In them, Chamberlain may also have inadvertently explained himself.

"When we get to . . . the end of the story, where they say, 'Can this poor monster from Philadelphia really find happiness?' " he wrote in the first, "you'll know how it feels to be Goliath. How it feels to be seven feet and one-sixteenth inches tall with no place to hide."

"Sometimes," he added in the second article, "I feel like a guy not exactly living - but being chased through life."

Wilt Chamberlain was physically and intellectually gifted. He could be charming, had many friends and many interests.

But he was still a freak.

He knew it and it stung.

Those 84-plus inches may be the most telling of all Chamberlain's impressive statistics.

His height scarred him early. Chamberlain never surrendered his bus or trolley seat to elderly women because, by standing, he would have invited the stares, the snickers, the insensitive comments.

"I didn't want to be embarrassed," he said.

That's what he appears to be in his fourth-grade class photo. In it, the girls are seated while the boys are lined up behind them. Chamberlain towers over the children like a church steeple.

One shudders to think of the teasing he took.

Later, strangers would stop him and ask to pose alongside him for a photo.

"It's too much, man," he wrote in 1965. "There are days when it all makes me pretty sad and lonely. I stand on the balcony of my New York apartment and stare down at all the normal cats."

From his first day on the court to his last, whatever he did, many attributed it to his size, not to any innate gift or hard-earned skill.

As a response, Chamberlain became determined to show and tell the world how good he was at things where size didn't matter.

His reclusiveness deepened in the years before his sudden death, at 63, in 1999.

"He had died alone," Cherry wrote, "just as, by his choice, he had been alone during much of his life."

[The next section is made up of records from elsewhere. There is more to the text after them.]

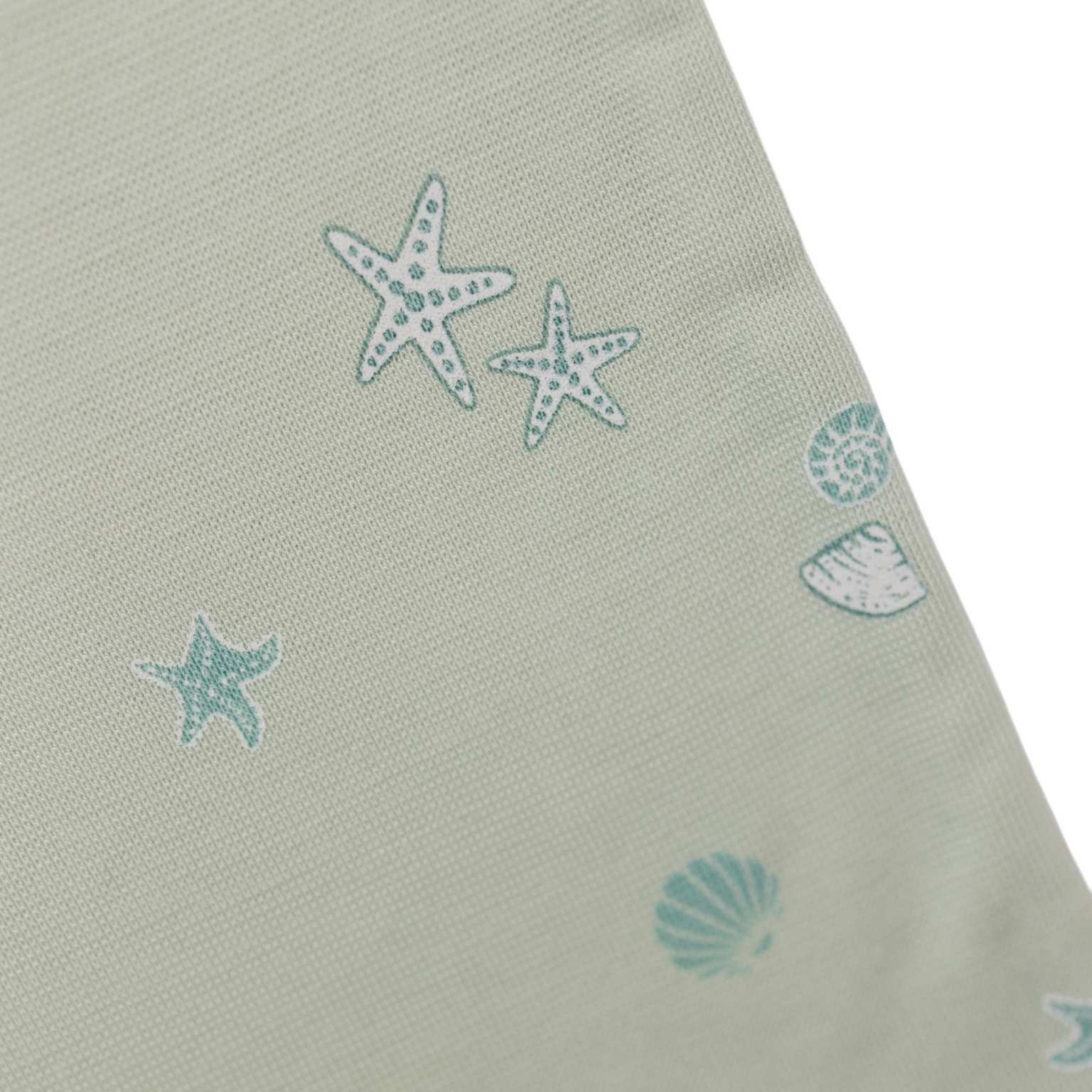 Fabric close up of tealbee pajamas in seashell print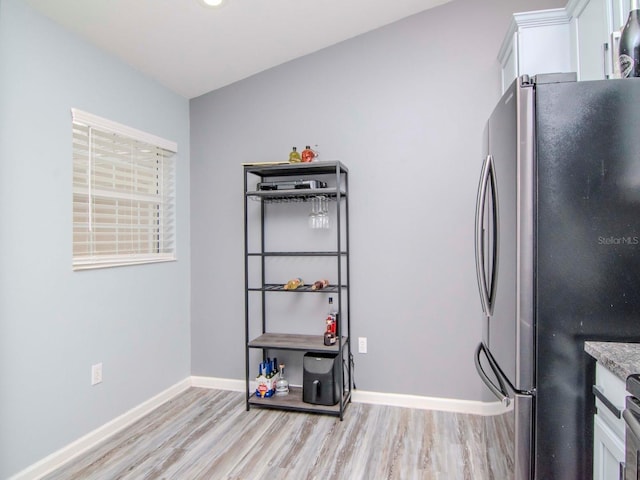 kitchen featuring stainless steel refrigerator, white cabinets, and light wood-type flooring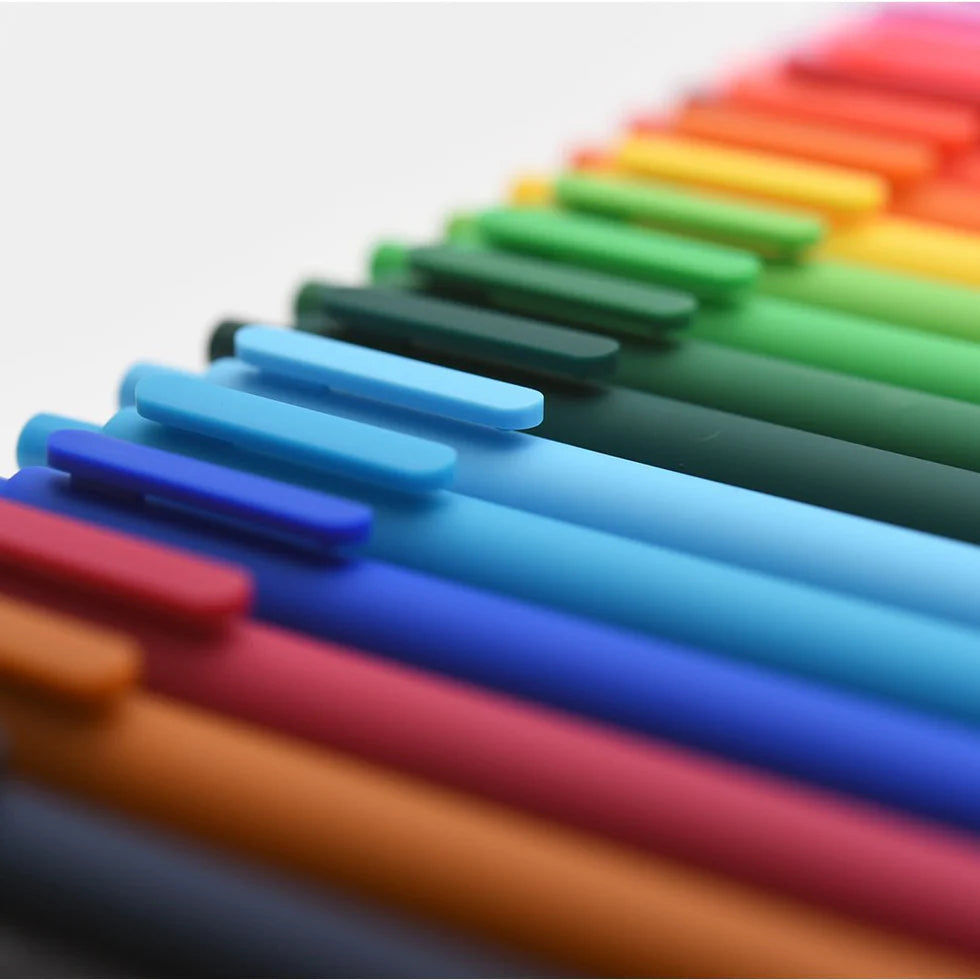 Colorful markers arranged in a row on a light background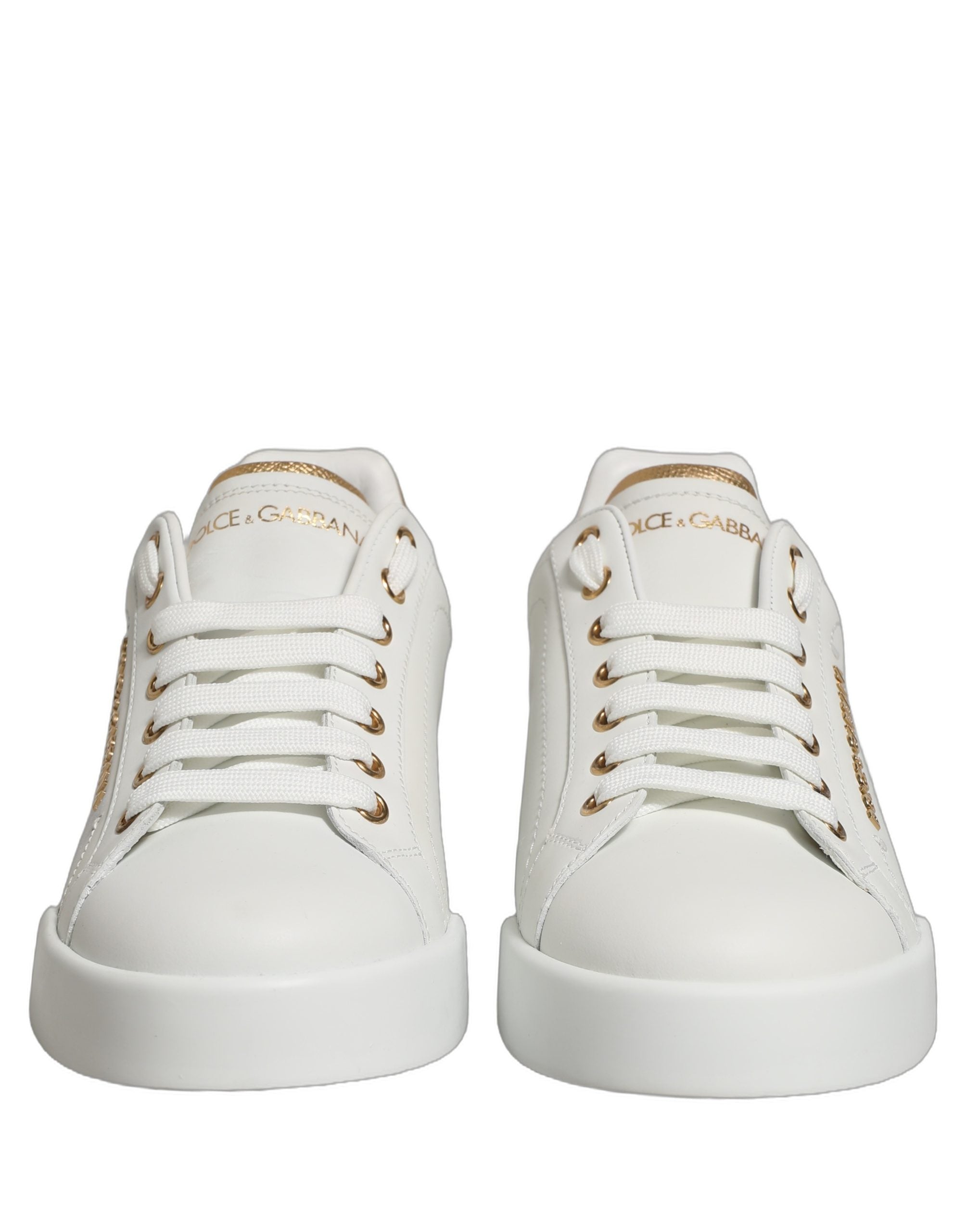Chaussures sneakers basses blanches Dolce & Gabbana avec embellissements en or et détails élégants, style moderne et sophistiqué.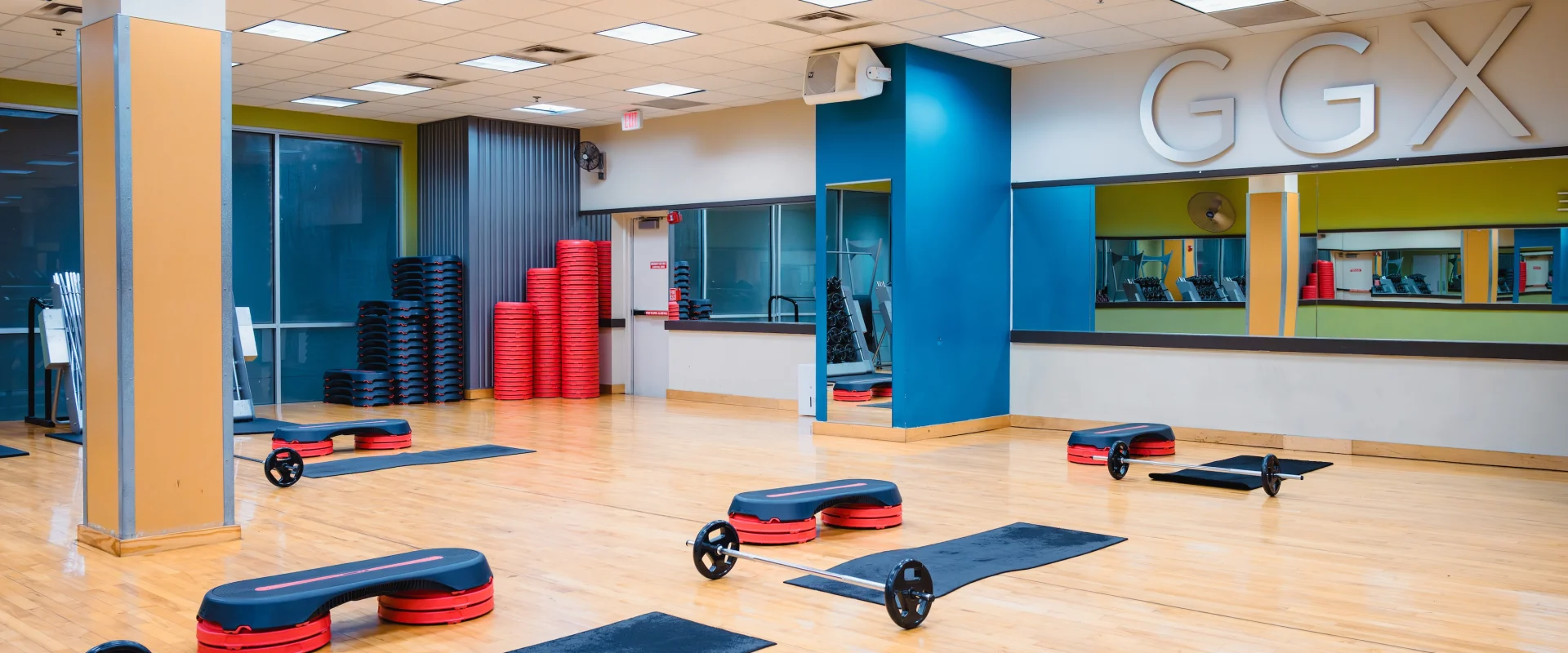 Spacious gym studio with wood flooring, exercise mats, weights, and steps neatly arranged. Reflective mirrors and "GGX" on the wall create a clean, energetic atmosphere.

Not surprisingly, given the breadth of his curiosity, Chamberlain had contemplated his death. We might not have understood him, but he surely knew himself.

He knew that, even in death, he would not be able to escape that which had always defined him.

"You know the undertaker will charge me for the two extra feet on the casket," he wrote, perhaps only half in jest, in 1991's A View From Above. "He'll make me buy two burial plots because one won't be long enough."